-- Begin --

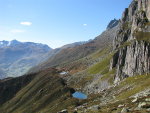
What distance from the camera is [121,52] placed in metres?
147

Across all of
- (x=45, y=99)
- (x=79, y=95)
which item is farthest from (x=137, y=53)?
(x=45, y=99)

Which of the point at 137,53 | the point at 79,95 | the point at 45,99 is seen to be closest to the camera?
the point at 137,53

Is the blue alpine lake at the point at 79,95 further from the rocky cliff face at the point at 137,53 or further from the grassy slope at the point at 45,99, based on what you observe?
the rocky cliff face at the point at 137,53

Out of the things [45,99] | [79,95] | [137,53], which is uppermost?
[137,53]

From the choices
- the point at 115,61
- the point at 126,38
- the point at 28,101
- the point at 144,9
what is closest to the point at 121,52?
the point at 115,61

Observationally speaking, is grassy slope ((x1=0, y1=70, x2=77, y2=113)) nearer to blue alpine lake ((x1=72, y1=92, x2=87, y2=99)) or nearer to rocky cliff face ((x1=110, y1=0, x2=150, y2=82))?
blue alpine lake ((x1=72, y1=92, x2=87, y2=99))

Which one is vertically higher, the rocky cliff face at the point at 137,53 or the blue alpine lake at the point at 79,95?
the rocky cliff face at the point at 137,53

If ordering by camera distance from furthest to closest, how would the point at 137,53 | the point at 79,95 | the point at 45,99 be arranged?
the point at 45,99, the point at 79,95, the point at 137,53

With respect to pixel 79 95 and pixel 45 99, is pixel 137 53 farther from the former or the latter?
pixel 45 99

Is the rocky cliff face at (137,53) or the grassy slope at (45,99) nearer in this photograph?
the rocky cliff face at (137,53)

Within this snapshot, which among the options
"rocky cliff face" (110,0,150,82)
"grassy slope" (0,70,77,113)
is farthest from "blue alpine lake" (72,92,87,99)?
"rocky cliff face" (110,0,150,82)

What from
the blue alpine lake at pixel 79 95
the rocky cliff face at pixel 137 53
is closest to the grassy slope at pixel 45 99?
the blue alpine lake at pixel 79 95

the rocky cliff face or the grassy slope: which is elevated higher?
the rocky cliff face

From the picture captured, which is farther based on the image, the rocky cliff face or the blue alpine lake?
the blue alpine lake
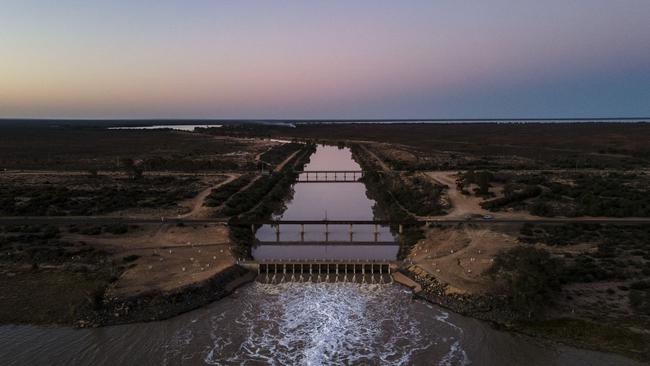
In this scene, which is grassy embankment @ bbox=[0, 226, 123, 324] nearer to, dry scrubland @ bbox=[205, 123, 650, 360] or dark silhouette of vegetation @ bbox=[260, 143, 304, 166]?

-- End --

- _Given exercise_: Leave the pictures out, and print every line of the listing exactly as written.

- _Exercise result_:
What distance from the camera is [121,52] placed in metres?
147

Across all of
- (x=45, y=99)
- (x=79, y=95)
which item is farthest from (x=137, y=53)?
(x=45, y=99)

Which of the point at 137,53 | the point at 79,95 | the point at 45,99 is seen to be closest to the camera?
the point at 137,53

Is the blue alpine lake at the point at 79,95 further from the rocky cliff face at the point at 137,53 or further from the grassy slope at the point at 45,99, based on what you observe?
the rocky cliff face at the point at 137,53

Out of the things [45,99] | [79,95] | [137,53], which is uppermost?
[137,53]

From the choices
- the point at 115,61
- the point at 126,38
- the point at 28,101
- the point at 144,9
what is closest to the point at 121,52?
the point at 115,61

Observationally speaking, is grassy slope ((x1=0, y1=70, x2=77, y2=113)) nearer to blue alpine lake ((x1=72, y1=92, x2=87, y2=99)) or nearer to rocky cliff face ((x1=110, y1=0, x2=150, y2=82))?
blue alpine lake ((x1=72, y1=92, x2=87, y2=99))

Which one is vertically higher, the rocky cliff face at the point at 137,53 or the blue alpine lake at the point at 79,95?
the rocky cliff face at the point at 137,53

If ordering by camera distance from furthest to closest, how would the point at 137,53 | the point at 79,95 | the point at 45,99 be arranged?
the point at 45,99, the point at 79,95, the point at 137,53

With respect to pixel 79 95 and pixel 45 99, is pixel 137 53 farther from the former or the latter?
pixel 45 99

Is the rocky cliff face at (137,53) or the grassy slope at (45,99) nearer in this photograph?
the rocky cliff face at (137,53)

Within this snapshot, which among the options
"rocky cliff face" (110,0,150,82)
"grassy slope" (0,70,77,113)
is farthest from "blue alpine lake" (72,92,87,99)?
"rocky cliff face" (110,0,150,82)

What from
the blue alpine lake at pixel 79 95
the rocky cliff face at pixel 137 53
is closest to the grassy slope at pixel 45 99?
the blue alpine lake at pixel 79 95

the rocky cliff face or the grassy slope: which is elevated higher?
the rocky cliff face

From the picture captured, which is farther based on the image, the rocky cliff face or the blue alpine lake?
the blue alpine lake
In this scene, which is grassy embankment @ bbox=[0, 226, 123, 324] nearer to, dry scrubland @ bbox=[205, 123, 650, 360] or dark silhouette of vegetation @ bbox=[260, 143, 304, 166]?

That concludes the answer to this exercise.